Un esempio lampante, mi sembra, di come un servizio possa “rendere” sia politicamente (gestione del potere e del consenso) che finanziariamente attraverso un’alleanza strategica fra pubblico (reso) inefficiente e privato (reso) efficiente.
Una risposta anche a quei lettori che mi rimproveravano errori strategici nel favorire “'incremento delle rendite dei grandi gruppi e un capitalismo di rendita”, oppure “il PdL agli ordini di Bechtel, FMI e trasnazionali”. Smettiamola di pensare che la tariffa dei rifiuti a Roma sale perché si vuole salvare il 2% di ricchi ed affondare il resto del pianeta. Tariffa e costi reali del servizio sono totalmente sganciati: la prima deve puramente sostenere quell’intreccio strategico creato dal PD in 15 anni di governo romano e che il PdL sta provando a riconvertire a proprio vantaggio.

Giustamente La Grassa coglieva l’occasione per ricordare come qualsiasi interpretazione economicistica del capitale porti in un vicolo cieco o a prese di posizione politiche apodittiche e contraddittorie come quelle della difesa del pubblico “a prescindere” nei servizi locali.
 
Se usciamo dalle questione “tariffarie” e proviamo ad indagare alcuni dei movimenti reali che da tempo coinvolgono le principali multiutilities italiane (ricordo: tutte di proprietà dei Comuni, Provincie, Regioni), scopriamo qualcosa di interessante.

Prendiamo ad esempio un altro caso romano: l’ACEA che gestisce elettricità, gas e acqua.
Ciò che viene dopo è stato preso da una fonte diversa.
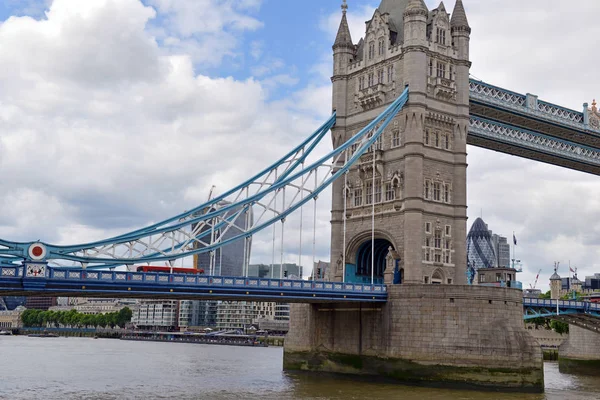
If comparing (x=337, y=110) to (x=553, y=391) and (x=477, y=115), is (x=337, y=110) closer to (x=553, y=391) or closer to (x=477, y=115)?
(x=477, y=115)

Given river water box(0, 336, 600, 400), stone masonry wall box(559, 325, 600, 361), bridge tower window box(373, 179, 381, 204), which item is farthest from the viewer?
stone masonry wall box(559, 325, 600, 361)

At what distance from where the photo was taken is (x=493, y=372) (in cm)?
4250

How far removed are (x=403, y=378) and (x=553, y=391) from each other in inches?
363

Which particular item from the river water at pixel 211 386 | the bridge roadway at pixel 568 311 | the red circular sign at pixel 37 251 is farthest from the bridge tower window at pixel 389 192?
the red circular sign at pixel 37 251

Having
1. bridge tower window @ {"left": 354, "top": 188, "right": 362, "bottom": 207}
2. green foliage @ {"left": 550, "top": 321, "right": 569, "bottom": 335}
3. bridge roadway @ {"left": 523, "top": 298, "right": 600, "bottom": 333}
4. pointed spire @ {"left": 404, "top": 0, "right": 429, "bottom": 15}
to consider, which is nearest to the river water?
bridge roadway @ {"left": 523, "top": 298, "right": 600, "bottom": 333}

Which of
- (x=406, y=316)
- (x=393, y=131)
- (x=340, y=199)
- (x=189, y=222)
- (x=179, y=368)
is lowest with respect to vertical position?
A: (x=179, y=368)

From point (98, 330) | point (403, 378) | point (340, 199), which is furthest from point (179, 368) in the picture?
point (98, 330)

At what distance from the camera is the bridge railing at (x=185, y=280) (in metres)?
35.9

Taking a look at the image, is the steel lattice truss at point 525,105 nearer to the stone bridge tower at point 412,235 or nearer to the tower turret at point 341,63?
the stone bridge tower at point 412,235

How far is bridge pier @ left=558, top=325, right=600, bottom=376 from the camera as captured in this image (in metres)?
64.4

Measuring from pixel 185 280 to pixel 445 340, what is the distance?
1542 cm

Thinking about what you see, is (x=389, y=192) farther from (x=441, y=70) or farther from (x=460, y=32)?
(x=460, y=32)

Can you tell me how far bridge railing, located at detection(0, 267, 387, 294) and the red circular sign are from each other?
923 millimetres

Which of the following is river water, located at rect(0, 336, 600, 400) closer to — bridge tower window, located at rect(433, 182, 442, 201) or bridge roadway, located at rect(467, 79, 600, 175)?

Ancora per un po’ al 51% del Comune di Roma, partecipata al 10% dalla multinazionale francese GdF e recentemente scalata fino al 13% da Francesco Gaetano Caltagirone costruttore romano abbastanza noto, oggi imprenditore di livello nazionale contando più di qualcosa sia in MPS che in Generali.
Cosa diceva FGC al Sole 24Ore il 14/2/2010? In un lungo articolo che suonava molto come biglietto di presentazione nei salotti buoni della GFeID (e reciprocamente come “benvenuto fra noi”), a proposito della funzione del credito cito testualmente:Lo sforzo principale va destinato al sostegno di quella che può e deve essere considerata la domanda "naturale", non quella artificiale. L'imprenditore vero è colui che soddisfa la domanda che c'è: quella di cui il sistema ha bisogno, non quella creata artificialmente. La domanda "naturale" oggi in Italia è la domanda di infrastrutture [evidenziazioni mie]. “e più avanti: “Si tratti di spingere all'acquisto di una nuova auto scontata per via degli incentivi pubblici ogni tre anni anziché quattro o di un qualunque altro bene di consumo non durevole, il voler giustificare tali scelte con la difesa dei livelli di occupazione precedentemente raggiunti dai diversi settori interessati determina un'uscita ritardata dalla crisi, a sua volta foriera di instabilità e distorsioni ulteriori.I consumi e gli impieghi da incoraggiare sono quelli che non intaccano ma accrescono il patrimonio – dei privati e collettivo – e che non comportano un servizio insostenibile ma, al contrario, generano flussi di reddito attraverso i quali si ripaga con ragionevole certezza il debito [l’ACEA ne è un buon esempio]. Ed infine:” Bisogna affermare con chiarezza un principio: nelle difficoltà da eccesso di debito le aziende vanno salvate, i loro azionisti no. Altrimenti il principio di sana concorrenza verrebbe alterato. Gli asset tangibili e intangibili di un'impresa vanno riallocati a proprietà più efficienti. Esattamente come, di fronte ad aziende senza più mercato, la politica deve tutelarne i dipendenti ma all'interno di un mercato del lavoro aperto e libero, non per forza nell'impresa com'era e dov'era”[una citazione da Ichino, giuslavorista del PD, o forse un assist anticipato a Marchionne?].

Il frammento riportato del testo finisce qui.